BEGIN

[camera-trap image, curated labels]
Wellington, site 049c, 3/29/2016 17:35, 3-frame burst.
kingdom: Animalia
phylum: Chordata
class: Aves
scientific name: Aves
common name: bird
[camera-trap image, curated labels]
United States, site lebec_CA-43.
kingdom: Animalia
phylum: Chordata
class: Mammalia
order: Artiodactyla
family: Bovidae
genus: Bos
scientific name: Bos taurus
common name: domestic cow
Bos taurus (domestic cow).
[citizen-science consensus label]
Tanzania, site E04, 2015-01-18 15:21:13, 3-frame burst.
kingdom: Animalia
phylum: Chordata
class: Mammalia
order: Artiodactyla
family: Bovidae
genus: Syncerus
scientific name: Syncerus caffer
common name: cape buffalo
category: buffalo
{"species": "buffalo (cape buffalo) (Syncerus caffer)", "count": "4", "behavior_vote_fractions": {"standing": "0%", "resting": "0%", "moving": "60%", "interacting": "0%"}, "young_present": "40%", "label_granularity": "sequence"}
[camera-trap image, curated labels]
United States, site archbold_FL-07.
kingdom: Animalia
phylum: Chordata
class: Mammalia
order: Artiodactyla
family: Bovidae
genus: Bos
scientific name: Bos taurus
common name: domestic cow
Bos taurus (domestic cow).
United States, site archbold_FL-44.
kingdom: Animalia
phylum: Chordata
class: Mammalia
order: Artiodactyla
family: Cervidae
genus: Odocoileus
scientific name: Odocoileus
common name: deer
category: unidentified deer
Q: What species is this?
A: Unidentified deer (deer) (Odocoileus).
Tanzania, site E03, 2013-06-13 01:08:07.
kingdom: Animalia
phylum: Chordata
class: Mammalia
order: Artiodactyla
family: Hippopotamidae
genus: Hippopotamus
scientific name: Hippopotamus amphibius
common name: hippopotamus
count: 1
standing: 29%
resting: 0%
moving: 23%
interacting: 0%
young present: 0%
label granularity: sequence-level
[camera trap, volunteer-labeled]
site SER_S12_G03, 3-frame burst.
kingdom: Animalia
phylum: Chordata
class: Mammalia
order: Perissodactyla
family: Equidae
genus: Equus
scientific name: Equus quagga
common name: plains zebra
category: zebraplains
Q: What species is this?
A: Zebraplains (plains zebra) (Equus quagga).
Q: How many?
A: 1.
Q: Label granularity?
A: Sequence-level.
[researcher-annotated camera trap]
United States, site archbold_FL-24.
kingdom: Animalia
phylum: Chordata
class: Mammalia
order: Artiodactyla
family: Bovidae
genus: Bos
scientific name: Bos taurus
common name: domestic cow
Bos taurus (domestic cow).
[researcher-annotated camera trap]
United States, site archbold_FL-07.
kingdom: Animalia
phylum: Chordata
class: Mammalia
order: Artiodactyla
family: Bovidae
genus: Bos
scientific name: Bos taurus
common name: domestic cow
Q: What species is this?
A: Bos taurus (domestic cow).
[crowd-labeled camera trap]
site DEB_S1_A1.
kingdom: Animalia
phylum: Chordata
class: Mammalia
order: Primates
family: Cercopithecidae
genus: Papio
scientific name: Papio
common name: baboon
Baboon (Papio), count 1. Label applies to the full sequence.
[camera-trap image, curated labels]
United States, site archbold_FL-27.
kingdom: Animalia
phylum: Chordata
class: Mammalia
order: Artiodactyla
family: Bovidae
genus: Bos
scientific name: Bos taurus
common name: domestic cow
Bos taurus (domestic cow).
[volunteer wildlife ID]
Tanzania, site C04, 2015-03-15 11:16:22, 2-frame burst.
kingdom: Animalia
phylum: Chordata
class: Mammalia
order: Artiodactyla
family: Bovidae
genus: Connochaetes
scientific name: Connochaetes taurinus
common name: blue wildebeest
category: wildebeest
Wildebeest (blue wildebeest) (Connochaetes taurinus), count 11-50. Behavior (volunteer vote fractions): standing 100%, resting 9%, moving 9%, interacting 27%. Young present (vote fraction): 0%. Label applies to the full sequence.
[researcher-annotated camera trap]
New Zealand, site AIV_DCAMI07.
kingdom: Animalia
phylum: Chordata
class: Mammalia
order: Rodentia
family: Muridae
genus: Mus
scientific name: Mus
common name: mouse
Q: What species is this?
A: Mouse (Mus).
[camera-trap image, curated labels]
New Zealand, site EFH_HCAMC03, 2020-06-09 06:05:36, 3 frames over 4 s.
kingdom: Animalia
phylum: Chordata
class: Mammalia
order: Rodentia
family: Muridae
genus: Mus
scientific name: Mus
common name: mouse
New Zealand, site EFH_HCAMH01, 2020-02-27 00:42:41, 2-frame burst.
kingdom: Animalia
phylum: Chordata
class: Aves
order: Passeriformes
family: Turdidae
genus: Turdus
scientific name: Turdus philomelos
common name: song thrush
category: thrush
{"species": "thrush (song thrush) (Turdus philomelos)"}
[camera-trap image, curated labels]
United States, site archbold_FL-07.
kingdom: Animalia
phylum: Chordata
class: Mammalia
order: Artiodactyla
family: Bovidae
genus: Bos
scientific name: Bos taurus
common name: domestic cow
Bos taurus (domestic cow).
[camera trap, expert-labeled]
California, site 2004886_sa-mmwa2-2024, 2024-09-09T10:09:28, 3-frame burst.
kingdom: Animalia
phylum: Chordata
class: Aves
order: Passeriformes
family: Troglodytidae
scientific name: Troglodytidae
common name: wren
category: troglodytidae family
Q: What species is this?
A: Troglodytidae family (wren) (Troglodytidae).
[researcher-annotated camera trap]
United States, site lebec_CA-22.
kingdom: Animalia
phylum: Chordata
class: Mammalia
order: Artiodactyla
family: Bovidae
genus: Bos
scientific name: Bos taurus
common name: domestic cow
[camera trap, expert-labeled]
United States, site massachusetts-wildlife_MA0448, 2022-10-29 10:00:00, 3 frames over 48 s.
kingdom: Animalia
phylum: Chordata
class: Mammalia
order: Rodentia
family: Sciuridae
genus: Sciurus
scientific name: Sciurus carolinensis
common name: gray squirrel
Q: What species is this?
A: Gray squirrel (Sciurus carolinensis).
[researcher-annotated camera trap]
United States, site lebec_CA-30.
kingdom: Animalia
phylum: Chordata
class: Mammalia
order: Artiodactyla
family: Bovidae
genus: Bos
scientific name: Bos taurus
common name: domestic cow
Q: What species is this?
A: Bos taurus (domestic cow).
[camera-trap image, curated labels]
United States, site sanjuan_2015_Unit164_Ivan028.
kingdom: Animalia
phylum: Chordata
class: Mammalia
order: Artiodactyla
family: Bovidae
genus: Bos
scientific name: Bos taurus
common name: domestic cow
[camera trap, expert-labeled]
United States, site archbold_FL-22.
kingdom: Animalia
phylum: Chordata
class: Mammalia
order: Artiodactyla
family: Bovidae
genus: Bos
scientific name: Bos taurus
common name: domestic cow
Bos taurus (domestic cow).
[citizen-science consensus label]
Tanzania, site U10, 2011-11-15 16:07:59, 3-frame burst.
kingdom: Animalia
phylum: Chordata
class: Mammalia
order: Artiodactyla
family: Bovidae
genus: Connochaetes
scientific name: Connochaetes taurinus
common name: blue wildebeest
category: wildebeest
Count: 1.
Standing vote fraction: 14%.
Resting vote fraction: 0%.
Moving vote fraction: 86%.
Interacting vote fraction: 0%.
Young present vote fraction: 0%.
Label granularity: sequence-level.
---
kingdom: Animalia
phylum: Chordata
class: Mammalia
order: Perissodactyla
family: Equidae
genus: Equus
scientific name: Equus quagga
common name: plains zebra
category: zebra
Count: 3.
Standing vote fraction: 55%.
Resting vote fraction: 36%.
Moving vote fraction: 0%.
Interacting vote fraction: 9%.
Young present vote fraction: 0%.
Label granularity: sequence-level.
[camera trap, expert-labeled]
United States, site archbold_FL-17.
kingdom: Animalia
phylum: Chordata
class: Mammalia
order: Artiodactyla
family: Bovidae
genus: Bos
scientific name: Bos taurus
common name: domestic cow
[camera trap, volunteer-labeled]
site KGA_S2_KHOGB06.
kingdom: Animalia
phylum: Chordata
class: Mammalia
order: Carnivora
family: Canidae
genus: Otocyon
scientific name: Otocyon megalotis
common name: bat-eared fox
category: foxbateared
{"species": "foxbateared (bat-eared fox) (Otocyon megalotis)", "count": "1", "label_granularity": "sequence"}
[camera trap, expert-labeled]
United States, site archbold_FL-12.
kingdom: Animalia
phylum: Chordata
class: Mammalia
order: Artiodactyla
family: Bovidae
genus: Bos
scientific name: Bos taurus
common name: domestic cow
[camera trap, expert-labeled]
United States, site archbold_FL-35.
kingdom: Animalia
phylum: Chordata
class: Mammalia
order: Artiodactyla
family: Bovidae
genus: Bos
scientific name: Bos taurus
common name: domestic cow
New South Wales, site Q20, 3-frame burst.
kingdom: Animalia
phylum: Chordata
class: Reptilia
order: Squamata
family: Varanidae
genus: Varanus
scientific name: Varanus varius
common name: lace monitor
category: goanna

END

Work to complete:
Using the material above, gather every line that includes "Otocyon".

Exercise result:
genus: Otocyon
scientific name: Otocyon megalotis
{"species": "foxbateared (bat-eared fox) (Otocyon megalotis)", "count": "1", "label_granularity": "sequence"}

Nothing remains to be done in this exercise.